» **Exercise passage**
Segment Open

DISCUSSION
We investigated the habitat fragmentation-related effects (e.g., the consequences of reduced size and increased isolation) on the demographic and genetic processes shaping the metapopulation of two epiphyllous bryophyte species with contrasting mating systems. We showed that fragmentation induces marked effects on the functional connectivity of both plant populations in less than half a century of experimental size and connectivity reduction. The long-term reduced population density in small patches (1- and 10-ha) (Sierra et al., 2019b), has led to accelerated genotypic differentiation (genetic drift) compared to the populations in large patches (100-ha fragment and continuous forests). This result supports our hypothesis (H1) that spatial variation in patch size and isolation are important determinants of the metapopulation genetic process (stochastic loss of genotypes) in a fragmented forest, despite the notion of bryophytes as being highly vagile organisms (Vanderpoorten et al., 2019)

Segment Closed

» **Material supplied**

Segment Open

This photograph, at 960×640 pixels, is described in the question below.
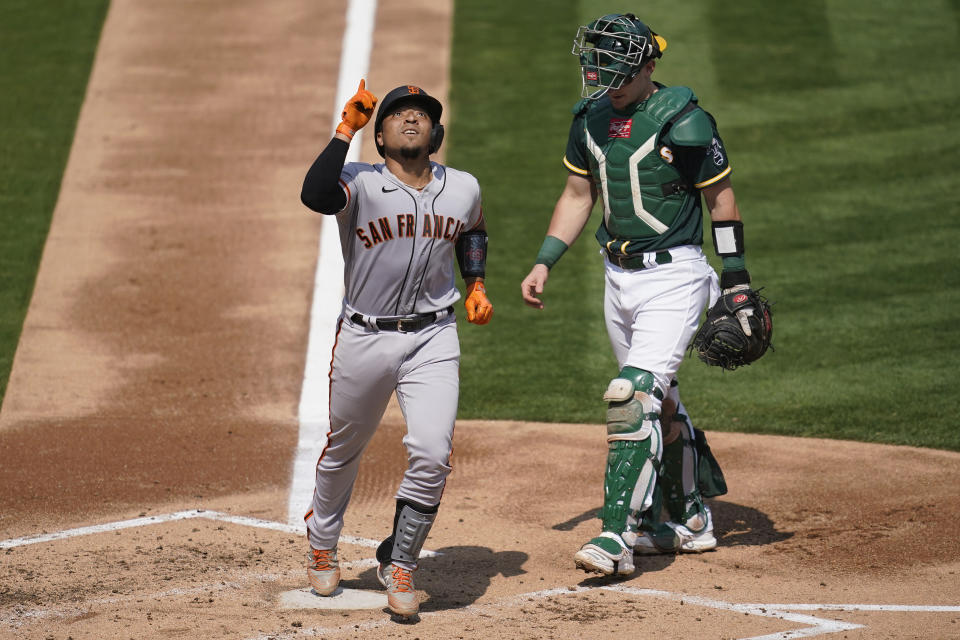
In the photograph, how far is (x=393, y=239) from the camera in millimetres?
5039

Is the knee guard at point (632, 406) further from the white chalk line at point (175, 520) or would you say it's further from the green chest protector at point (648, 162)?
the white chalk line at point (175, 520)

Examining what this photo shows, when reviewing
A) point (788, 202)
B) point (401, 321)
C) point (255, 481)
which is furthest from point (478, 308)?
point (788, 202)

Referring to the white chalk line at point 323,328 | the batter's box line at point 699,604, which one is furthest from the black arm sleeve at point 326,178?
the white chalk line at point 323,328

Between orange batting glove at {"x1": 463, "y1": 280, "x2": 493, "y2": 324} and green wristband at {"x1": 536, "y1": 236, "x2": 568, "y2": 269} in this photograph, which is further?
green wristband at {"x1": 536, "y1": 236, "x2": 568, "y2": 269}

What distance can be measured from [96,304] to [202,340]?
106 centimetres

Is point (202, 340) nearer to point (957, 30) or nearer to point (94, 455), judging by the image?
point (94, 455)

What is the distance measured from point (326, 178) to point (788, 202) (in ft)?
25.1

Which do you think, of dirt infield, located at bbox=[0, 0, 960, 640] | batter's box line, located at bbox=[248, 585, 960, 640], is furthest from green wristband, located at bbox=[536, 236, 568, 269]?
batter's box line, located at bbox=[248, 585, 960, 640]

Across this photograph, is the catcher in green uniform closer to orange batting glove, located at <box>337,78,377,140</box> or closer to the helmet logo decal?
the helmet logo decal

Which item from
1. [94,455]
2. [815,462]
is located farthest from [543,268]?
[94,455]

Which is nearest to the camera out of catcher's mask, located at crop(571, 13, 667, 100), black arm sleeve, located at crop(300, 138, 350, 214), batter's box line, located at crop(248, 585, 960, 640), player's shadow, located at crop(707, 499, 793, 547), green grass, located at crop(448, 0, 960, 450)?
batter's box line, located at crop(248, 585, 960, 640)

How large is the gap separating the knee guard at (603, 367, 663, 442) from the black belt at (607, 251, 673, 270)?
21.0 inches

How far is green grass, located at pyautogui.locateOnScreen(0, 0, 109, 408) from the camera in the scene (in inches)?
399

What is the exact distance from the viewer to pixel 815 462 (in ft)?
24.0
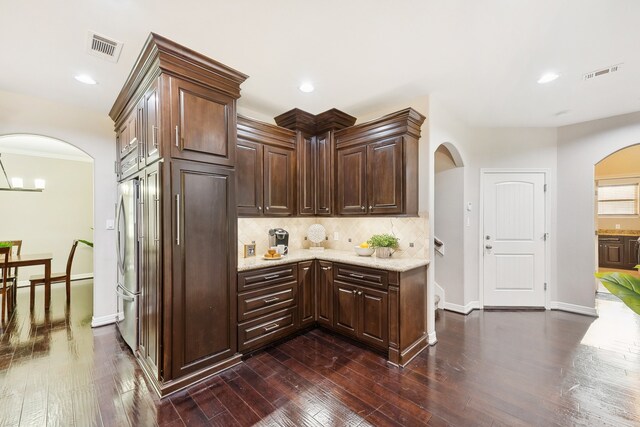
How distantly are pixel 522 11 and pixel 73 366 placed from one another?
15.7 ft

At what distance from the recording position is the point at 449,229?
4168 mm

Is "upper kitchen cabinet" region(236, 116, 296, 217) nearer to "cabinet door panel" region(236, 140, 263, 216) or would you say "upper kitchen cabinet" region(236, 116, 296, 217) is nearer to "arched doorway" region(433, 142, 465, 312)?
"cabinet door panel" region(236, 140, 263, 216)

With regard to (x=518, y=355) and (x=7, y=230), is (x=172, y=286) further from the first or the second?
(x=7, y=230)

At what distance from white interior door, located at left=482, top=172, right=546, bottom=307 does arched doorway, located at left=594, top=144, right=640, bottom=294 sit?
12.8ft

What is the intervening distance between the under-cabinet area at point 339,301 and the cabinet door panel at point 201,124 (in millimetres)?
1144

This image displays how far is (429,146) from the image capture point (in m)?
3.05

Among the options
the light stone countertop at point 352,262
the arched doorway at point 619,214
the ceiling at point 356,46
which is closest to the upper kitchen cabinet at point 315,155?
the ceiling at point 356,46

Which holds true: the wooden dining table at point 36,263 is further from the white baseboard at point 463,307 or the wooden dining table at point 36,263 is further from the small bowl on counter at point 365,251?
the white baseboard at point 463,307

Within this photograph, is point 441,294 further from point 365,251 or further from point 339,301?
point 339,301

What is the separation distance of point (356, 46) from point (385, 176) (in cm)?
137

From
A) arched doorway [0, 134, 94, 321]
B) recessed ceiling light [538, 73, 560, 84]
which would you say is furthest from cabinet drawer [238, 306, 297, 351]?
arched doorway [0, 134, 94, 321]

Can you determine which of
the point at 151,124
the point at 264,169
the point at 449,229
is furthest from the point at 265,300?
the point at 449,229

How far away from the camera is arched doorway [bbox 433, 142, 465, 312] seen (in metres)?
4.04

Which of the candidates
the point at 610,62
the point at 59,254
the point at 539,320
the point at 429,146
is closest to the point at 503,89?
the point at 610,62
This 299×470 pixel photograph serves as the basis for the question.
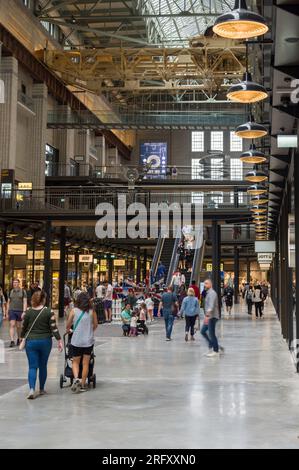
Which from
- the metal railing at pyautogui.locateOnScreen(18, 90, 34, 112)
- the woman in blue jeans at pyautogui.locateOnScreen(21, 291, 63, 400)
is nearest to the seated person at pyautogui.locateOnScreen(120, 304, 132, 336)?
the woman in blue jeans at pyautogui.locateOnScreen(21, 291, 63, 400)

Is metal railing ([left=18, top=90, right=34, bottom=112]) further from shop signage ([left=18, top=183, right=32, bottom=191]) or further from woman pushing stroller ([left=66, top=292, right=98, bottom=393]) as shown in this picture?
woman pushing stroller ([left=66, top=292, right=98, bottom=393])

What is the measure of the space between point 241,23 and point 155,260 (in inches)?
1311

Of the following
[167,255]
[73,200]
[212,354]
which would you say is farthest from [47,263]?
[212,354]

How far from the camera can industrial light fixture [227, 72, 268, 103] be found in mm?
8531

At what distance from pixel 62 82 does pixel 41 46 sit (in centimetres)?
410

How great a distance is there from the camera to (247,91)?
336 inches

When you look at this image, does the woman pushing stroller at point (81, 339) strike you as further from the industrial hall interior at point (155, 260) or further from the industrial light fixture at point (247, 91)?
the industrial light fixture at point (247, 91)

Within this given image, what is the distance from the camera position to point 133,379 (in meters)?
11.6

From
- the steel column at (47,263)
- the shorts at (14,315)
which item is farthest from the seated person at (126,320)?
the steel column at (47,263)

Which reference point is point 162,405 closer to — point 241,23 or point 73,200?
point 241,23

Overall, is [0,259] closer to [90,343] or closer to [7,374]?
[7,374]

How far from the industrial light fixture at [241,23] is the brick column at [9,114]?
28.6 metres

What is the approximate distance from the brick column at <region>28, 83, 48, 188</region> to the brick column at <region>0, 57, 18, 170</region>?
408 cm
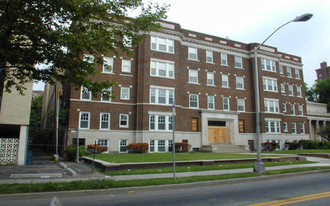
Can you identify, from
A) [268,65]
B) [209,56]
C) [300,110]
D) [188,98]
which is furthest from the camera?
[300,110]

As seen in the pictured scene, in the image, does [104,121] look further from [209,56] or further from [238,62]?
[238,62]

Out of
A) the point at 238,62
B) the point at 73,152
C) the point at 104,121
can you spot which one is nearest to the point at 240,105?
the point at 238,62

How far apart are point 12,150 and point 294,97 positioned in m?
40.8

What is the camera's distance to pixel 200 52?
34031 millimetres

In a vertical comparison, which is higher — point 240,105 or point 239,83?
point 239,83

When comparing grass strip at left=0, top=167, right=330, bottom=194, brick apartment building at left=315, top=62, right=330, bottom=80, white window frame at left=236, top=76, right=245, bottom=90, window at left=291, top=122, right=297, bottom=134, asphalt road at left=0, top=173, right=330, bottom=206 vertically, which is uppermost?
brick apartment building at left=315, top=62, right=330, bottom=80

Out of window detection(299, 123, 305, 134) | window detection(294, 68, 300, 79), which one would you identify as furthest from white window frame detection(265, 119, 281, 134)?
window detection(294, 68, 300, 79)

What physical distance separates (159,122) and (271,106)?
1869cm

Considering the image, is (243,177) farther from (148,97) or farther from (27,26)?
(148,97)

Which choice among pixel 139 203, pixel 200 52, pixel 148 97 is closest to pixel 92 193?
pixel 139 203

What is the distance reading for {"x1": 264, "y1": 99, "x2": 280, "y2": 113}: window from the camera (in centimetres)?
3738

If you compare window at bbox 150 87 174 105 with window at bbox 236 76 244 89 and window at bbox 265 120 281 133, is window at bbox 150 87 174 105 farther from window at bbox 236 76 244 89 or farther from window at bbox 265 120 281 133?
window at bbox 265 120 281 133

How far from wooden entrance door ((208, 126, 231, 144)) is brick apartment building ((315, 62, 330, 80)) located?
229ft

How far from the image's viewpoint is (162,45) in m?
30.2
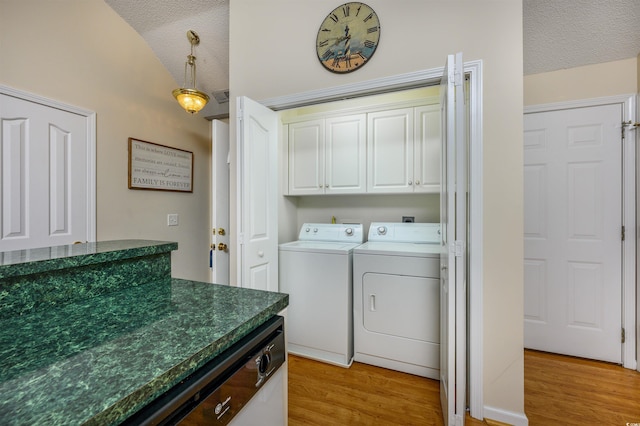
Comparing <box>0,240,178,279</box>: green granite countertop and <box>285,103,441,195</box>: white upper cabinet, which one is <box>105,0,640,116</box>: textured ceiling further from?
<box>0,240,178,279</box>: green granite countertop

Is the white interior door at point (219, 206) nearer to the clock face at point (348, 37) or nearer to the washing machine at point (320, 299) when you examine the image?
the washing machine at point (320, 299)

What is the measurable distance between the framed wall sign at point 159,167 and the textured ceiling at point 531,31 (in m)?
0.79

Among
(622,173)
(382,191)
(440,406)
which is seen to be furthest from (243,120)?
(622,173)

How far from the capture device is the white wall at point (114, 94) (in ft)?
6.18

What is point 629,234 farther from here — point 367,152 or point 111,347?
point 111,347

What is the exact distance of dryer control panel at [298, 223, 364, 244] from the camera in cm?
258

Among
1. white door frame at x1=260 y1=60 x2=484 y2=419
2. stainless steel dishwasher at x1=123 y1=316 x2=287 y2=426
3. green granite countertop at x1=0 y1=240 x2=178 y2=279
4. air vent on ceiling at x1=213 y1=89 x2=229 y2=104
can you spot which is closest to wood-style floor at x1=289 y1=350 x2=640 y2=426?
white door frame at x1=260 y1=60 x2=484 y2=419

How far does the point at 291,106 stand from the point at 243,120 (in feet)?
1.27

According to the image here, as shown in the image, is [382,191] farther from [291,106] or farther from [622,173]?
[622,173]

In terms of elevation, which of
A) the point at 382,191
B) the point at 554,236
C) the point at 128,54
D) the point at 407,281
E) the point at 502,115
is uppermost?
the point at 128,54

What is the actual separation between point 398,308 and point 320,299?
0.60 metres

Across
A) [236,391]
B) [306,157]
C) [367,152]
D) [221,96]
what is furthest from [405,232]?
[221,96]

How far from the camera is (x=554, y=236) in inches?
87.7

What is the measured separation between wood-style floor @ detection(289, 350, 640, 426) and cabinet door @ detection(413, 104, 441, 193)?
149 cm
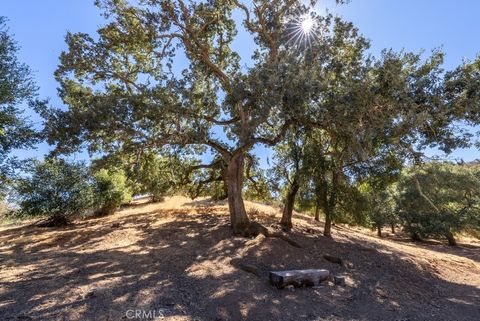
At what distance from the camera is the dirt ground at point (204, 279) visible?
523 centimetres

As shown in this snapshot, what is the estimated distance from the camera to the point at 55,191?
13484 millimetres

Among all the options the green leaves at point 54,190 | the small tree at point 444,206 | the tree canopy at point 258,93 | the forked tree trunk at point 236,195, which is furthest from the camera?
the small tree at point 444,206

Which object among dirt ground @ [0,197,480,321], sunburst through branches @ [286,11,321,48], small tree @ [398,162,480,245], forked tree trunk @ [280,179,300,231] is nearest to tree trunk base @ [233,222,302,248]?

Segment Closed

Please answer these questions from the discussion, one per line:
1. What kind of plant species were studied, and how many?
2. Which patch sizes count as small?
3. What has the long-term reduced population density in small patches led to?

» **Your solution**
1. Two epiphyllous bryophyte species with contrasting mating systems.
2. The 1-ha and 10-ha patches.
3. Accelerated genotypic differentiation (genetic drift) compared to the populations in large patches.